• [ACTIONS DEMANDÉES]:
1. D'après le reportage sur Boumerdès, qu'est-ce qui a forcé les rescapés du sinistre à rester dans leurs tentes ?
2. Poursuivez le reportage sur Boumerdès après sa dernière phrase.

• [TEXTE EXTRAIT]:
________

Boumerdès, deux semaines après la catastrophe

Boumerdès, deux semaines après la catastrophe

La ville fantôme suffoque

Par Amel Hadjab, Le Jeune Indépendant, 8 juin 2003

En ce week-end caniculaire, Boumerdès n’était que l’ombre d’elle-même. Une chaleur étouffante est venue alourdir un quotidien déjà insupportable et forcer les rescapés du sinistre à rester dans leurs tentes. En sillonnant la ville fantôme qui dort encore sous les décombres, une impression d’étouffement vous prend à la gorge. Une détresse criante s’est emparée de cette ville belle et majestueuse dont la nature a su séduire toutes les âmes connaisseuses. On étouffe un sanglot de désespoir et de tristesse pour des parents, amis et voisins disparus avec qui on partageait les joies et les malheurs, qu’on côtoyait dans les bureaux ou qu’on rencontrait sur des bancs publics, à l’heure du déjeuner, face à la mer. Cette mer vers laquelle certains, surtout des enfants, retournent avec beaucoup d’efforts pour noyer leur peine ou laver leur immense chagrin et chasser de leur esprit l’image d’une mère, d’un père, d’un frère ou d’une sœur qu’on ne reverra jamais car écrasés par des tonnes de béton qui ont cédé trop facilement à la secousse. On lutte aussi contre le souvenir d’un sourire ou des dernières paroles d’un être cher qui a rendu l’âme alors que ses amis tentaient désespérément de lui porter secours et de le délivrer de la mort. Leurs yeux innocents et choqués trahissent un cauchemar qui ne cesse de continuer.

________

• [DONNÉES FOURNIES]:
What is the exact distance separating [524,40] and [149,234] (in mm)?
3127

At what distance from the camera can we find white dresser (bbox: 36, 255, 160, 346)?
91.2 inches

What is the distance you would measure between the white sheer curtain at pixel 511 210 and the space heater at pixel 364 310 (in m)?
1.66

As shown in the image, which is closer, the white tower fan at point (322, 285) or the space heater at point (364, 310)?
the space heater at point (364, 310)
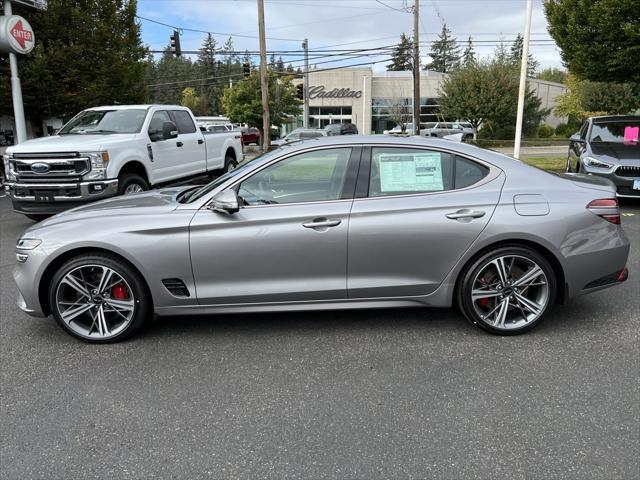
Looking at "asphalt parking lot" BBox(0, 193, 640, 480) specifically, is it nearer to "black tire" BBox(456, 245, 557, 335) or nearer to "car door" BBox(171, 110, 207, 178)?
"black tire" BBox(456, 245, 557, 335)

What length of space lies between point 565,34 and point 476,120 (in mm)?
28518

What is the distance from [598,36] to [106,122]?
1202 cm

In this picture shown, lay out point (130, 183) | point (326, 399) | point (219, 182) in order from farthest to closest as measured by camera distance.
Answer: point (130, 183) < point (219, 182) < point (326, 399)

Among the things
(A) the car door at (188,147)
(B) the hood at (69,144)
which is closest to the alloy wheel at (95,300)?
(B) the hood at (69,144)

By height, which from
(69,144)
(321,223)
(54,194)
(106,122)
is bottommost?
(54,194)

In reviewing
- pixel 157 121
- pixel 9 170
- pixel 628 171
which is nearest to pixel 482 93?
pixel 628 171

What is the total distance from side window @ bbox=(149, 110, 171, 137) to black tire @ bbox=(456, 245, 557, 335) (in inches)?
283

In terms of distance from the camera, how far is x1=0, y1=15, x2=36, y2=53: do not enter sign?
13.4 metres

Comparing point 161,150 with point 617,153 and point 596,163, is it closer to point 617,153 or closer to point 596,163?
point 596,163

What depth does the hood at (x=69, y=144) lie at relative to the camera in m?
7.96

________

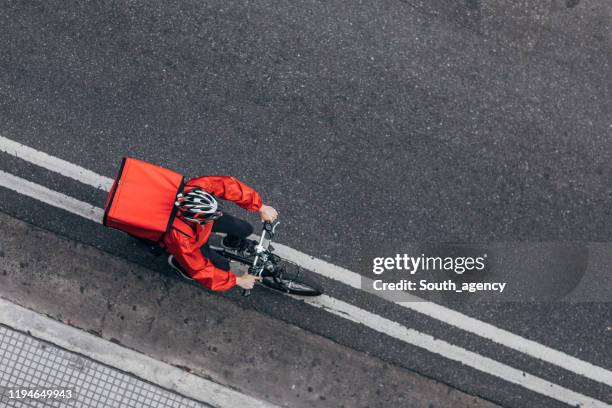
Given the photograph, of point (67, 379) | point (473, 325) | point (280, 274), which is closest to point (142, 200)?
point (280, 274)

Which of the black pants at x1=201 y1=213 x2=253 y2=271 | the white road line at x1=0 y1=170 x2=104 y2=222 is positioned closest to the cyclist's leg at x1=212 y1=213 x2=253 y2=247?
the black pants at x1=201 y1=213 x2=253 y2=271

________

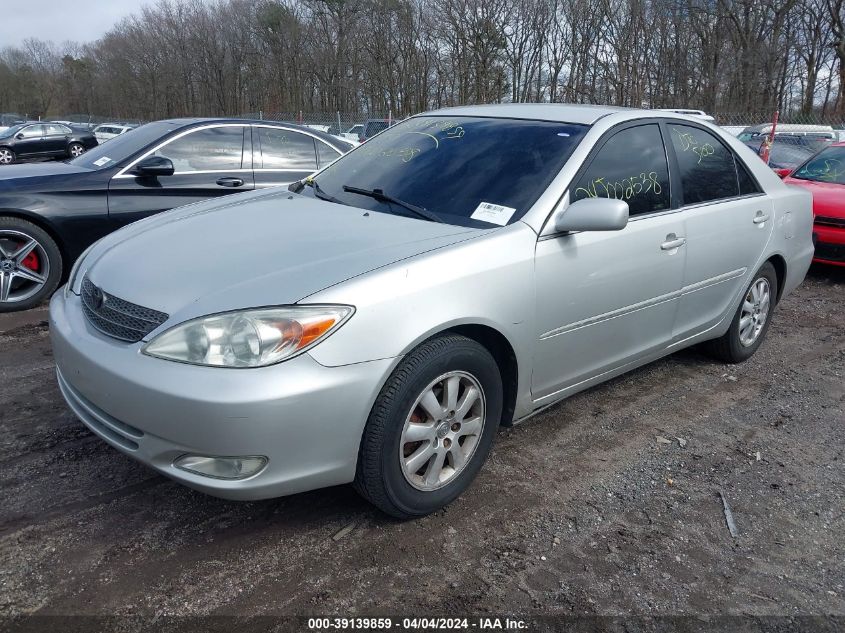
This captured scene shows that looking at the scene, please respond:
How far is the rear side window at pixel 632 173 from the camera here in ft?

________

• [RÉPONSES AUX EXERCICES]:
1. Une chaleur étouffante, en ce week-end caniculaire.

2.
Hécatombe, modèle réduit Salima, Nadia, Lila, Sihem et Amel semblent étourdies par tous ces malheurs qui accablent leur ville et leur pays. Sur le seuil de leurs 15, 16 et 17 fleurissantes années, elles ne voient défiler que la terreur et l’improbable survie. Elles restent, à longueur de journée, allongées sous les tentes qui leur servent de cachettes ou assises sur les petites chaises placées à l’entrée de leurs abris. La mort subite a, fort heureusement, épargné leur famille proche mais elle leur a laissé le cœur meurtri et la jeunesse gâchée. En notre présence, elles se sont efforcées de sourire, sans doute par pure politesse. Cependant, l’envie de discuter leur faisait défaut. Hébergées dans un campement pris en charge par le service des œuvres sociales de Sonatrach, ces jeunes filles habitaient auparavant la cité des 1 200-Logements. Nadia prépare cette année son bac mais elle ne se fait pas trop d’illusions. Sa voisine Sihem, l’air déçu, a déclaré qu’elle ne comprenait rien aux déclarations des responsables. «Ils annoncent au départ la suppression de l’examen du BEF puis ils reviennent facilement sur leurs déclarations pour dire que l’épreuve est maintenue. C’est incroyable !», a-t-elle laissé échapper avec colère. Elle se consolera toujours avec la même idée, celle d’avoir échappé au pire. «Cela n’est pas aussi grave», répète-t-elle.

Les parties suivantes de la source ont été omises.